Soy Dimitry Esmolansky Ricci y esta es mi historia.
Nací el 13 de mayo del 2002 bueno eso creo porque papá decía que nací el 4, pero los doctores se equivocaron de fecha, admitir la verdad de los papeles es algo que debo hacer. Mis padres son: Manuel Esmolansky el cual Falleció en septiembre de 2010, más o menos a mis ocho años. La última vez que lo vÍ vivo fue tocando la guitarra en una iglesia evangélica y en medio de una canción sufrió un infarto, lo más curioso es que en la parte de atrás había una silla vacía cuando la iglesia estaba con mucha gente. Mi madre es Rebeca Ricci Salcedo, lo sé completo porque hace poco lo vÍ en una copia de su cédula de identidad. En mi certificado de nacimiento nunca le presté mucha atención a sus datos.
Recuerdo, no del todo su rostro claro, sus penetrantes ojos negros y su pelo liso.
Rebeca es una persona extrovertida, bueno lo digo porque al menos yo soy así. Siempre quise platicar al menos cinco minutitos con ella. De madre a hijo, como personas maduras. Pronto lo haré.
Ah pasado gran parte de su vida ausente en la mía y en la de mis hermanos.

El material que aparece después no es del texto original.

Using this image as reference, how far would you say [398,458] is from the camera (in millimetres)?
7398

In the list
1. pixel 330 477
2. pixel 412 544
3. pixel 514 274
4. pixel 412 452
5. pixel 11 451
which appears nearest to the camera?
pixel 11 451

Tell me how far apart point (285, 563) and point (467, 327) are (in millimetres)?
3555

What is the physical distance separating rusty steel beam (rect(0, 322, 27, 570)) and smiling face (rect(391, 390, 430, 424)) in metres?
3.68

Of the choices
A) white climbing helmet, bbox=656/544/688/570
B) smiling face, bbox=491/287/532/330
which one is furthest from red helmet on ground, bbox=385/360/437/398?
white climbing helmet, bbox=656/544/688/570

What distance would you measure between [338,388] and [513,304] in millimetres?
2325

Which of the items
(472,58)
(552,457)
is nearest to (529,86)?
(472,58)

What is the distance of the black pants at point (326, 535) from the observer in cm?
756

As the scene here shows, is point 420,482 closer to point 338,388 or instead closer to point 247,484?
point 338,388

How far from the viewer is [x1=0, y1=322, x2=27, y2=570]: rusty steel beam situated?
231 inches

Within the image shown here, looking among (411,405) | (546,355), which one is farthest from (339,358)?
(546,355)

Un día de discusión de pareja, gritos donde el mundo parecía venirse encima, empacó su ropa, y se fue de repente, así como así. No recuerdo que se haya despedido. Nunca olvidaré el momento donde Papá ajustó con ahogo un clavito que sostenía la puerta de entrada de la casa luego del discrepante fragor que emitió, puesto que Rebeca la empujó al marcharse, desconcertado nos miró y se apartó a un lado. Tenía yo alrededor de 5-6 años.

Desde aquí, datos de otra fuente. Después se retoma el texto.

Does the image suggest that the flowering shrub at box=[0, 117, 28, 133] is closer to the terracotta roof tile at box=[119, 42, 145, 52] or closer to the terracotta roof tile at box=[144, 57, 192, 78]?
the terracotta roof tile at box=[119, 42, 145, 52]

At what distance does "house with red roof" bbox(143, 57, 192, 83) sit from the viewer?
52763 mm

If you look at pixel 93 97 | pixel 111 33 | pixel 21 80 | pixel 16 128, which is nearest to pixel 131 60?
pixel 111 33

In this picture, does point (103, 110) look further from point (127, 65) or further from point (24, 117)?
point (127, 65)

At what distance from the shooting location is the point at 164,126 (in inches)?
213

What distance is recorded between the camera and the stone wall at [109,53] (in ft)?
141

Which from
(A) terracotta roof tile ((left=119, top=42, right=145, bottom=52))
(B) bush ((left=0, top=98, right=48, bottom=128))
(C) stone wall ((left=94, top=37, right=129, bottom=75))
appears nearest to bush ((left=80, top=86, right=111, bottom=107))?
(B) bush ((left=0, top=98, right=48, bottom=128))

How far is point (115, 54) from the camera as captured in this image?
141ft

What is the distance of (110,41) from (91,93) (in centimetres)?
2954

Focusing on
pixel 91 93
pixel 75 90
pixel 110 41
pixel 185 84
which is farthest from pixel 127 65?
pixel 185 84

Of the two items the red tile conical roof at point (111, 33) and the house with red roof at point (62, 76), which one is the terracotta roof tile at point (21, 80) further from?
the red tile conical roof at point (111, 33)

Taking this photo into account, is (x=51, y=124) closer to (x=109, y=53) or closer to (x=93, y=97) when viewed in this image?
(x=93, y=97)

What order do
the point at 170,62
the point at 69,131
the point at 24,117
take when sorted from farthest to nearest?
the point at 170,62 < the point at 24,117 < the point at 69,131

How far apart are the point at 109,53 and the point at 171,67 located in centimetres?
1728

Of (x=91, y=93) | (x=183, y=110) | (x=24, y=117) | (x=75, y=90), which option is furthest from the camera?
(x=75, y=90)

Una de las cosas por las cuales mis padres peleaban mucho era debido a que papá era mucho mayor que mamá, ella quería ser más irreverente, seguro quería salir de fiestas o usar ropa corta y mi papá no la dejaba (ojo, mi uso de la razón estaba en pañales, todo esto lo digo porque había cosas que veía, era como un espectador. Además, he preguntado a las personas más allegadas).
Hablando del empleo de la razón no sé cómo recuerdo que a los tres años o poco más un perro me saltó encima porque llevaba un gato pequeño y muy peludo en mi hombro, me mordió llevándose un pedazo de mi piel que según lo recuerdo era como un filete de carne que hacen en los restaurantes para acompañar un almuerzo, todavía puedo ver las gotas de limón que me pusieron en la herida. Sé que en ese momento vivía enfrente de una iglesia donde uno de los feligreses cantaban yendo de un lado hacia el otro. Pero ese no es el caso sigamos....

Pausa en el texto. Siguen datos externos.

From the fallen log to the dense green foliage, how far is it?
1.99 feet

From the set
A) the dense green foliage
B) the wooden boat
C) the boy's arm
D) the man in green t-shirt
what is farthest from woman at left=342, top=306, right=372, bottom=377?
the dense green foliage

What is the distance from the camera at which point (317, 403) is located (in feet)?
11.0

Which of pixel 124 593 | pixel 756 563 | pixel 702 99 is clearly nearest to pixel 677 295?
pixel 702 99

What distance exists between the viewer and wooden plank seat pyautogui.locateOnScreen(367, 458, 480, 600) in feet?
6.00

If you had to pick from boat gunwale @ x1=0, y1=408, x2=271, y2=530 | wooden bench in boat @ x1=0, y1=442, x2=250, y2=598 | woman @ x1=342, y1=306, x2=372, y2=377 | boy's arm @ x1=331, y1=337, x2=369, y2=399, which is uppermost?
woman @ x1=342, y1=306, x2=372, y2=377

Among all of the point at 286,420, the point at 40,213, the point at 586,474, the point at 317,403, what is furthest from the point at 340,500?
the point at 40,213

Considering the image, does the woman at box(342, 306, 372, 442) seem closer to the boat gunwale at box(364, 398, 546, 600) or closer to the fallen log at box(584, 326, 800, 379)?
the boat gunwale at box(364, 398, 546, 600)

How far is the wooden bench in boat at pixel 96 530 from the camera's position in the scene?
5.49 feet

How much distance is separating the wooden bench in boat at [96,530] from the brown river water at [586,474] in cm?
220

.... Tengo muchos hermanos mejor dicho demasiados hermanos, pero... Solo dos por mamá y papá; Dennis es la de menor edad. Sinceramente, la vi nacer, mamá empezó con las contracciones y se rompió su fuente, calló en la cama y salió de entre sus piernas. Papá como para que yo no viera más lo que sucedía me mandó a la bodega.
Nervioso me dijo buscando el dinero en su cartera y dándome para que me fuera rápido.
-Dimitry vaya corriendo a la bodega a comprar... La verdad es que no recuerdo que debía comprar.
De camino o de regreso vi entre la calle polvorienta unas luces de colores desprendiendo un sonido espeluznante, era una ambulancia que venía a recoger a mamá.
Mi otro hermano es Jhon que es el de edad intermedia, dos años menor que yo. Siempre estuvo conmigo como compañero fiel a las expectativas.
Vivimos parte de nuestra niñez entre nuestra casa, donde la tía Josefi y donde mi abuela Josefina la cual murió recientemente, lo único que recuerdo de ella es que era de carácter muy rígido, era muy ordenada y siempre usaba una manta en la cabeza para que no cayeran los cabellos en la comida.
En casa de mi abuela vivíamos con Lissa y Ginette mis Hermanas mayores por parte de mamá, siempre jugaba con ellas y vivíamos muy unidos, hasta que nos separaron. Luego de diez años volví a ver a Lissa me sentí muy, pero muy bien cuando hablé con ella. Ginette murió de un tumor cerebral a sus nueve años, era muy linda sus cabellos eran rulos cortos y su piel como la nieve. Estuve en su funeral, siempre imagino como sería el ahora si estuviera viva, temo que si la viera en la calle y no supiera que fuera mi hermana me enamoraría.
Donde mi tía vivía mis primos Lin y Anny. Salíamos todas las tardes a jugar en la calle con los demás vecinos.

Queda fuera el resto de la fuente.